Russian advocacy group The Way Home held an unsanctioned protest outside the Ministry of Defence in Moscow on Monday to demand rapid demobilisation.
Calling on Russia’s new Defence Minister Andrey Belousov to address their concerns, the wives and mothers of conscripted Russian soldiers held up signs demanding that mobilised soldiers be allowed to return home from the front.
Police vans arrived outside the Defence Ministry shortly after the protest began, and officers warned participants that their demonstration constituted an “illegal action”. The women continued to hold up their signs, however. “We are putting the signs down because we were promised that a representative of the Defence Ministry would come out now,” Paulina, the wife of a mobilised soldier, said in a video posted to Telegram.
A Defence Ministry representative, Colonel-General Borisenko, whose first name is not stated, did eventually come out to speak with the group, apparently telling the women that a government decree would be required to demobilise conscripted soldiers.
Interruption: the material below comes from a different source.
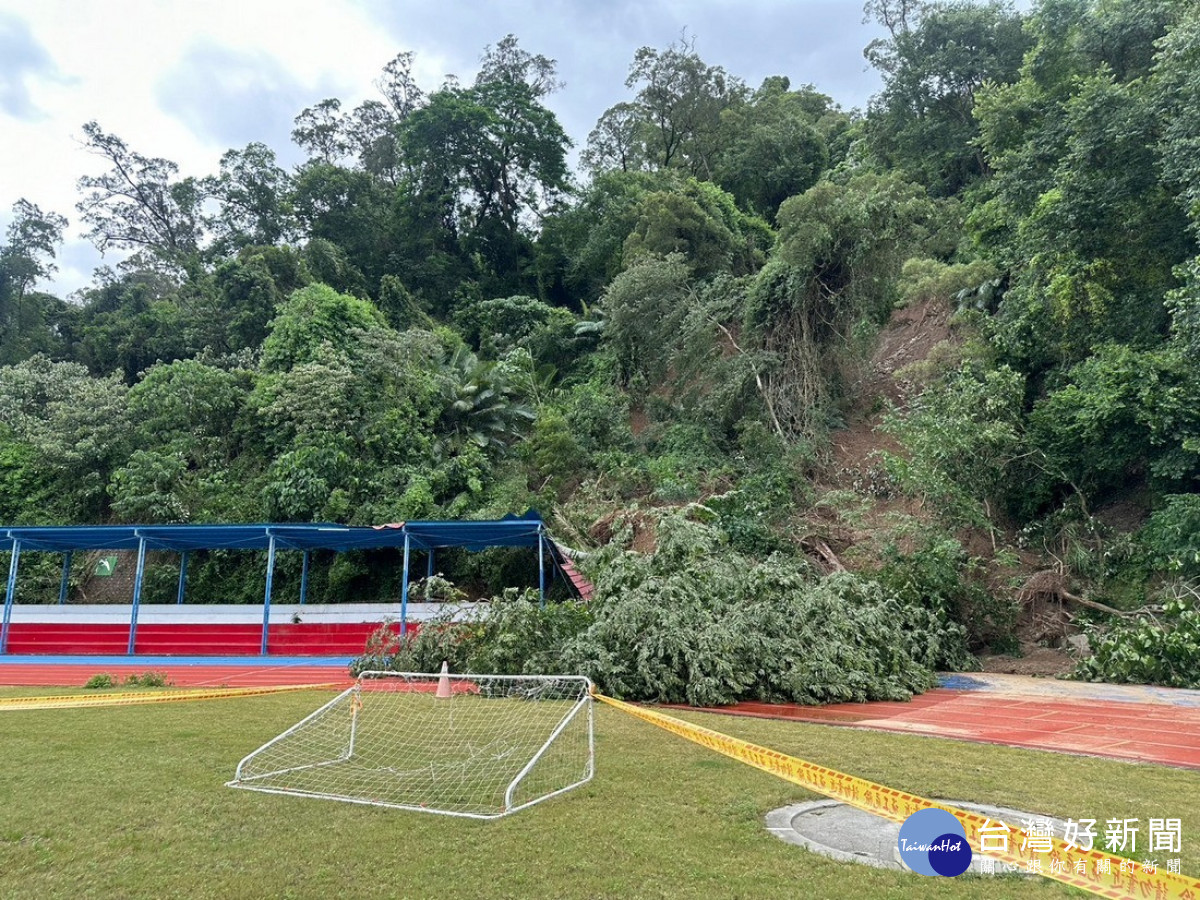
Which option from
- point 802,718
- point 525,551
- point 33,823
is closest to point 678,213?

Borisenko then accused the women of “rocking the boat”, told them that they had no right to call themselves “Russian citizens” after mounting such a protest, and urged the crowd to petition the Defence Ministry through official channels rather than protesting.
The Way Home is an informal grouping of the wives and mothers of mobilised soldiers that has become increasingly outspoken in its demands that their loved ones be allowed to return home from the front after being away for over a year in many cases. It was labelled a “foreign agent” by the Justice Ministry on Friday.